── MATERIAL PROVIDED ──

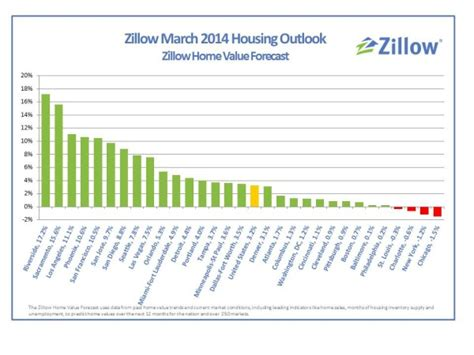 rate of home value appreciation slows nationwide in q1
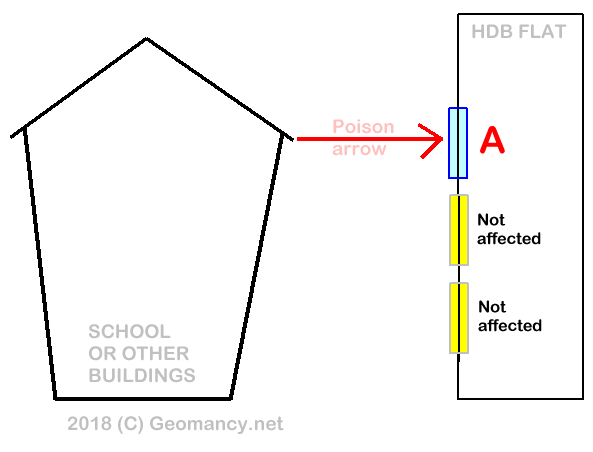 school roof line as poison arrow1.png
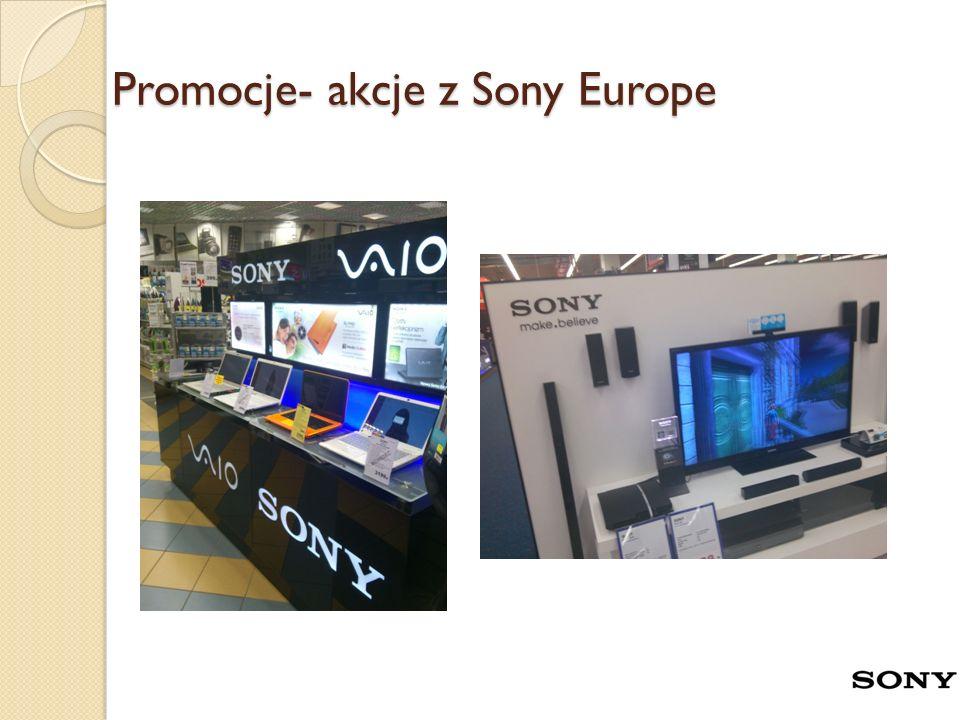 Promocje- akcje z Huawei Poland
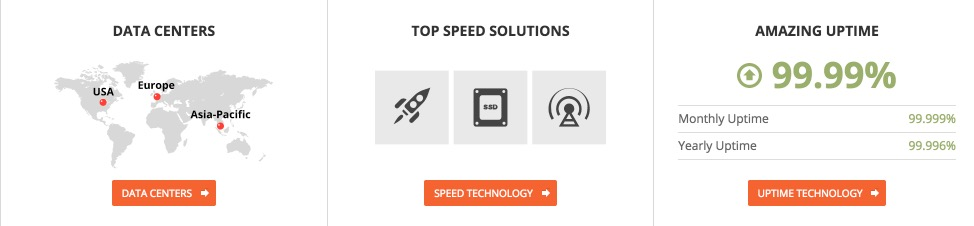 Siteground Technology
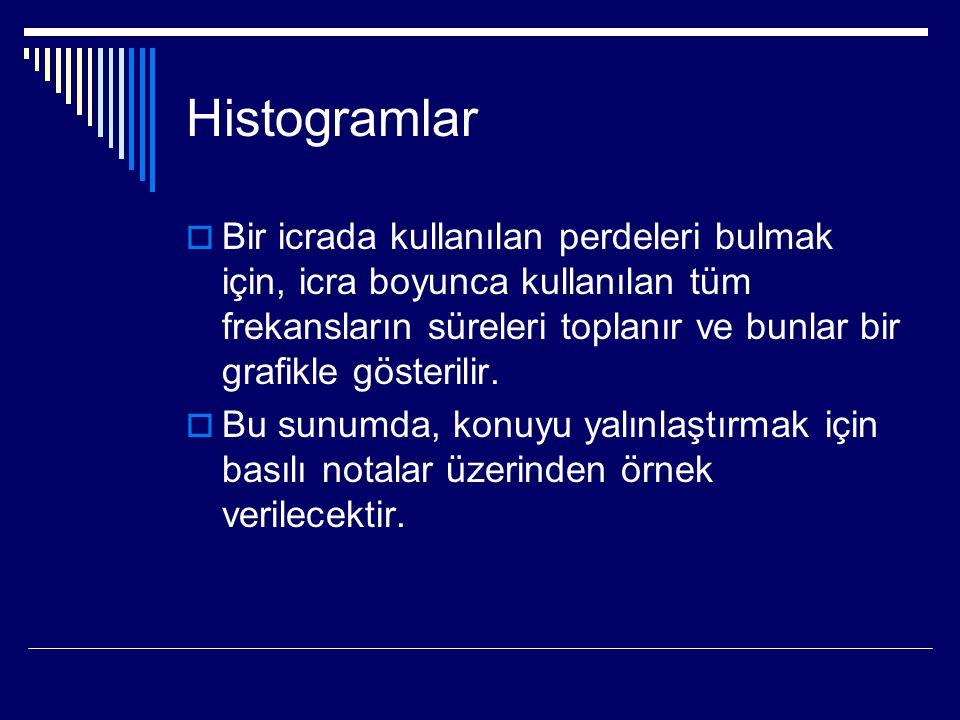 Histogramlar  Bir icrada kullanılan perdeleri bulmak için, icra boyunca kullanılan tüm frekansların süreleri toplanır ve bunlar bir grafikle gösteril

───

EXERCISE REQUIREMENTS - Quote only the lines that start at the line holding "school roof line as poison arrow1.png" and end at the last line of the entries, including both of those lines, and omit every picture.

ANSWER SPACE -
 school roof line as poison arrow1.png
 Promocje- akcje z Huawei Poland
 Siteground Technology
 Histogramlar  Bir icrada kullanılan perdeleri bulmak için, icra boyunca kullanılan tüm frekansların süreleri toplanır ve bunlar bir grafikle gösteril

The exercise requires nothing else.